The Cover
You already know how photogrammetry works. You have shot objects from a dozen angles, fed the images into Metashape or COLMAP, and watched a point cloud materialize from coherent matches. What you may not know is that the mathematical skeleton underneath this workflow — the reason it works at all — is one of the deepest structures in 20th-century mathematics: Grothendieck’s theory of descent.
This is not an analogy. It is not a metaphor. Photogrammetry is descent, performed on real geometry, using the same axioms that govern vector bundles and Galois extensions. This essay will make the dictionary explicit. By the end of Part I you will understand what a cover, a fiber, a fiber product, and a descent datum are — because you already use them every time you click a shutter.
The Scene You Cannot Touch
In category theory, descent begins with a base object $X$. This is the thing you want to understand — a scheme, a space, a geometric structure. The crucial condition: you cannot access $X$ directly. You can only interrogate it through maps into it.
In photogrammetry, $X$ is the 3D scene. The geometry is out there — vertices, edges, surfaces, textures — but you cannot reach in and read off coordinates. There is no God-view. You are locked behind cameras.
The Shutter Click: Pullback $p^*$
Each camera defines a map $\pi_i : X \dashrightarrow \mathbb{P}^2$ — a projection from three dimensions into two. A perspective projection is a pullback: it takes geometry living on the base $X$ and produces a flat representation on the image plane.
The key insight: projection destroys information. The depth axis — the direction from the camera to the scene — is collapsed. Every ray through the camera center maps to a single pixel. This is exactly the pullback functor $p^*$: it lifts structure from the base to the cover, but in doing so kills the fiber direction.
Notice that each photograph gives you complete information within its field of view — colors, edges, texture — but it is irredeemably flat. The photograph is a local trivialization: on the patch of $X$ visible to camera $i$, everything is split and readable. But the splitting only works locally. Move to a different view and the depth relationships change.
What the Lens Destroys: The Fiber
Pick a pixel in the image. Which 3D point produced it? You don't know. Any point along the ray from the camera through that pixel could have been responsible. This set of candidate 3D points — the entire ray — is the fiber over that pixel.
In the language of fibered categories: the map $\pi_i : X \dashrightarrow \mathbb{P}^2$ gives a fibered structure where the fiber over each point $p$ in the image is $\pi_i^{-1}(p)$ — a line in 3D space. This is the kernel of the projection. It is what the lens destroys.
$$\text{fiber}(p) = \pi_i^{-1}(p) = \{Q \in X : \pi_i(Q) = p\} \cong \mathbb{A}^1$$A single view cannot resolve the fiber. It sees the pixel but not the depth. To collapse the fiber — to determine which point on the ray is the real one — you need a second view. This is the first hint that reconstruction requires multiple cameras. One projection creates ambiguity. Two projections can begin to resolve it.

AIM 1
Output the rows from the line containing "Does the placement" through the end of the rows as a numbered list, with blank lines left out.

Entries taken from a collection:
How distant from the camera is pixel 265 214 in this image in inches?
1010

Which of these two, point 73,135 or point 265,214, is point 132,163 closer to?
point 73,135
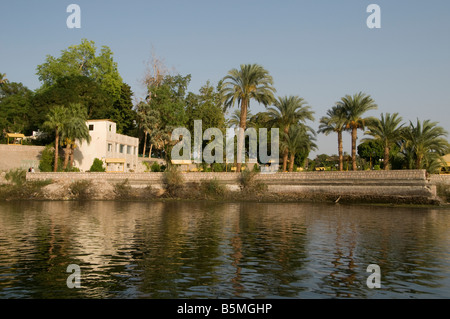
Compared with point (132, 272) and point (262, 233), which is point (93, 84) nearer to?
point (262, 233)

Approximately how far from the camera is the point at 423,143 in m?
47.5

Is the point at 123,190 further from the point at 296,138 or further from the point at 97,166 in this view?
the point at 296,138

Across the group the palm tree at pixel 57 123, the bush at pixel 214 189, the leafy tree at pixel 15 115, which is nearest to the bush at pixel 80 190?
the palm tree at pixel 57 123

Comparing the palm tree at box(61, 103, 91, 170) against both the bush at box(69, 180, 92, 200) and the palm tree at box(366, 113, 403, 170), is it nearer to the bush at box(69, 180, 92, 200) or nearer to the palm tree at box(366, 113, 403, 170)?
the bush at box(69, 180, 92, 200)

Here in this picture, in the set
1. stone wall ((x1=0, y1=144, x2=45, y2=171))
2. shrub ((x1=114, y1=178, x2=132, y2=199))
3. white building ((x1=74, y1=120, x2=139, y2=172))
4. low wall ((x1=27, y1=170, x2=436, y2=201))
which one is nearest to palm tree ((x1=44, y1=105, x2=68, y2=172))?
stone wall ((x1=0, y1=144, x2=45, y2=171))

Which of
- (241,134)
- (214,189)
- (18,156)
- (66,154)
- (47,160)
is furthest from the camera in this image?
(18,156)

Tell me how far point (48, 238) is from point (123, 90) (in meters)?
69.0

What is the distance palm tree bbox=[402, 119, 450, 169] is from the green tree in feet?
189

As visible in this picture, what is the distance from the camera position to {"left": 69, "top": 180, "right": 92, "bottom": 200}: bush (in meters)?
49.1

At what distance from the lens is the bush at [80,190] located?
49.1 m

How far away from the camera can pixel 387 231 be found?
21391 mm

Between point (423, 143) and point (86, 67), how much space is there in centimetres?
7001

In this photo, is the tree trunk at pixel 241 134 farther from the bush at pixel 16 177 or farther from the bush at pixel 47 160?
the bush at pixel 16 177

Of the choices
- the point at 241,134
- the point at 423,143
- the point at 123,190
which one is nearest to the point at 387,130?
the point at 423,143
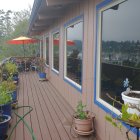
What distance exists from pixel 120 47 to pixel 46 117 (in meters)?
2.24

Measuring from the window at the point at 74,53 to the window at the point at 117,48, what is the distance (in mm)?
1107

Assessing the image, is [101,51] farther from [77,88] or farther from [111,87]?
[77,88]

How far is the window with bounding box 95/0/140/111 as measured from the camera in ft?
7.97

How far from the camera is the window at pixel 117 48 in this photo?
243cm

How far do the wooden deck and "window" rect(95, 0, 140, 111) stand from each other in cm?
85

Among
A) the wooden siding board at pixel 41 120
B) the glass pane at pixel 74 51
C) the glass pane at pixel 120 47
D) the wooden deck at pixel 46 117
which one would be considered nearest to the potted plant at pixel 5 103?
the wooden deck at pixel 46 117

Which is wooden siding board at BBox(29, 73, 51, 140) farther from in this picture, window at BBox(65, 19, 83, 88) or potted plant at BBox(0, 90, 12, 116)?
window at BBox(65, 19, 83, 88)

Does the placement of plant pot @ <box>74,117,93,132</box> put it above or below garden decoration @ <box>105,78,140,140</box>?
below

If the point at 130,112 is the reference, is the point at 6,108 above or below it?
below

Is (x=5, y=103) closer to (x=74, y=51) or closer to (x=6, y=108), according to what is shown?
(x=6, y=108)

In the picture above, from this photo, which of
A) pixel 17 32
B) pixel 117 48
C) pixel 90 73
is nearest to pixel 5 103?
pixel 90 73

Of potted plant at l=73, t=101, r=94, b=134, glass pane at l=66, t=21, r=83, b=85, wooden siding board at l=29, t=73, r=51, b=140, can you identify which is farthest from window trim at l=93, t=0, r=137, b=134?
glass pane at l=66, t=21, r=83, b=85

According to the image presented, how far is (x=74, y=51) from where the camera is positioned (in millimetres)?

AIM 2
For each statement, say yes or no to whether it agrees with the essay on photogrammetry, and quote the words from the essay that settle it. (a) A single view is enough to resolve the fiber. (b) The fiber over a pixel is the whole ray from the camera through that pixel. (c) The essay presents photogrammetry as an analogy for descent.

REPLY 1
1. Does the placement of plant pot @ <box>74,117,93,132</box> put it above or below garden decoration @ <box>105,78,140,140</box>?
2. below
3. If the point at 130,112 is the reference, is the point at 6,108 above or below it?
4. below
5. Is (x=5, y=103) closer to (x=74, y=51) or closer to (x=6, y=108), according to what is shown?
6. (x=6, y=108)
7. In the picture above, from this photo, which of
8. A) pixel 17 32
9. B) pixel 117 48
10. C) pixel 90 73
11. is nearest to pixel 5 103?
12. pixel 90 73
13. Of potted plant at l=73, t=101, r=94, b=134, glass pane at l=66, t=21, r=83, b=85, wooden siding board at l=29, t=73, r=51, b=140, can you identify which is farthest from window trim at l=93, t=0, r=137, b=134?
14. glass pane at l=66, t=21, r=83, b=85
15. According to the image presented, how far is (x=74, y=51) from where the camera is positioned (in millimetres)?

REPLY 2
(a) No: "A single view cannot resolve the fiber."
(b) Yes: "This set of candidate 3D points — the entire ray — is the fiber over that pixel."
(c) No: "This is not an analogy."